Memory Types in Detail
1. Persistent Memory (MEMORY.md and USER.md)
The core memory system. Two files in ~/.hermes/memories/:
| File | Purpose | Default Char Limit |
|---|---|---|
MEMORY.md |
Agent's personal notes — environment facts, project conventions, tool quirks, lessons learned | 2,200 chars (~800 tokens) |
USER.md |
User profile — name, preferences, communication style, pet peeves | 1,375 chars (~500 tokens) |
How it works:
- Loaded from disk at session start and injected into the system prompt as a frozen snapshot
- The agent uses the
memorytool to add, replace, or remove entries during a session - Mid-session writes go to disk immediately (durable) but do NOT update the system prompt — this preserves the LLM's prefix cache for performance
- The snapshot refreshes on the next session start
- Entries are delimited by
§(section sign) and can be multiline
System prompt appearance:
══════════════════════════════════════════════
MEMORY (your personal notes) [67% — 1,474/2,200 chars]

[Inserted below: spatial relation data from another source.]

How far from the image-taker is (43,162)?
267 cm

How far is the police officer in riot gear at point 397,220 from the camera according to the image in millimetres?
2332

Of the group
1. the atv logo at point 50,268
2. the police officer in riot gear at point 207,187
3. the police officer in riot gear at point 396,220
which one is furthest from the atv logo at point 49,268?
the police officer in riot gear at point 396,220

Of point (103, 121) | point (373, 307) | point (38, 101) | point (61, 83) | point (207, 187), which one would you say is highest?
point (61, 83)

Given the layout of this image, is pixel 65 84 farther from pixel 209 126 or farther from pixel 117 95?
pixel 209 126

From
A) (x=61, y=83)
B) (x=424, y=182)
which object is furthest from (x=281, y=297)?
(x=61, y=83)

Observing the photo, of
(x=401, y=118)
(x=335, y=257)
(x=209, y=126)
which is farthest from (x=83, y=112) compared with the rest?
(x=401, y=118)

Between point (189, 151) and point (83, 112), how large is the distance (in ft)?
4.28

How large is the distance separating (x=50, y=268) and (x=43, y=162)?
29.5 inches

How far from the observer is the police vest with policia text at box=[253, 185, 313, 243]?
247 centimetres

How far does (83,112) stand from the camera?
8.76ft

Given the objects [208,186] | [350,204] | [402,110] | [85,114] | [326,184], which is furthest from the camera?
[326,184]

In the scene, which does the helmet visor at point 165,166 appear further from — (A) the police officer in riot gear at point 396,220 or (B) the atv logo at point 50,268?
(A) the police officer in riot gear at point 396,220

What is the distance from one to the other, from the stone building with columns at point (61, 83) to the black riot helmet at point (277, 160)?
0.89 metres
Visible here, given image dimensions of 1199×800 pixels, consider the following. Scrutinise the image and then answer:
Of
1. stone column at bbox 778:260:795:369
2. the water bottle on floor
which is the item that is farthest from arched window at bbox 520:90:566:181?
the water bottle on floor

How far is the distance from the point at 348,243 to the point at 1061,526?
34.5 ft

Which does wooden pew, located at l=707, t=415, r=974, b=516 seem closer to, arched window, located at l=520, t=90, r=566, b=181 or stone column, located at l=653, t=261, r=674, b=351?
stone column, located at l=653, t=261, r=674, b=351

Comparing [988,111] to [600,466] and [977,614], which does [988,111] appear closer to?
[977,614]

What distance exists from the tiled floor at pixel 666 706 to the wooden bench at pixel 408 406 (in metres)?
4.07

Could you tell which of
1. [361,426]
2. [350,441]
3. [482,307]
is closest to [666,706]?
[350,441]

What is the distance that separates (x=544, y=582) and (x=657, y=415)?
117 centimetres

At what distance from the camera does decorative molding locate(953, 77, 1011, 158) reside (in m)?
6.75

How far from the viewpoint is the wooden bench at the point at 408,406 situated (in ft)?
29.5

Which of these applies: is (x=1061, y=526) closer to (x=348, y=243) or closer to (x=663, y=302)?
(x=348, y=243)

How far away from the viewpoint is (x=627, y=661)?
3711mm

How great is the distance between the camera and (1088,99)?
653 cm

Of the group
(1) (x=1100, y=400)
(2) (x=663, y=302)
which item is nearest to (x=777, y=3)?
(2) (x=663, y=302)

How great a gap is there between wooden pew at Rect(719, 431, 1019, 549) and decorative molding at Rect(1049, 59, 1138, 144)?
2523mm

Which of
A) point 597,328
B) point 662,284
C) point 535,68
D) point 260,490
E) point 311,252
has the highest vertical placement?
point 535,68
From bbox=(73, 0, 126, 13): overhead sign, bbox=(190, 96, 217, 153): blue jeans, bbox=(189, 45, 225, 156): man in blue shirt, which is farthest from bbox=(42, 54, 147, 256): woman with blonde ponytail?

══════════════════════════════════════════════
User's project is a Rust web service at ~/code/myapi using Axum + SQLx
§
This machine runs Ubuntu 22.04, has Docker and Podman installed
§
User prefers concise responses, dislikes verbose explanations
Memory tool actions:
add— append a new entry (rejected if it would exceed the char limit)replace— find an entry by substring match and replace itremove— find an entry by substring match and delete it
Substring matching means you only need a unique fragment of the entry, not the full text. If the fragment matches multiple entries, the tool returns an error asking for a more specific match.
2. Session Search
Cross-session conversation recall via SQLite FTS5 full-text search.
- All CLI and messaging sessions are stored in
~/.hermes/state.db - The
session_searchtool finds relevant past conversations by keyword - Top matching sessions are summarized by Gemini Flash (cheap, fast) before being returned to the main model
- Returns focused summaries, not raw transcripts
When to use session_search vs. memory:
| Feature | Persistent Memory | Session Search |
|---|---|---|
| Capacity | ~3,575 chars total | Unlimited (all sessions) |
| Speed | Instant (in system prompt) | Requires search + LLM summarization |
| Use case | Key facts always in context | "What did we discuss about X last week?" |
| Management | Manually curated by the agent | Automatic — all sessions stored |
| Token cost | Fixed per session (~1,300 tokens) | On-demand (searched when needed) |
Rule of thumb: Memory is for facts that should always be available. Session search is for recalling specific past conversations on demand. Don't save task progress or session outcomes to memory — use session_search to find those.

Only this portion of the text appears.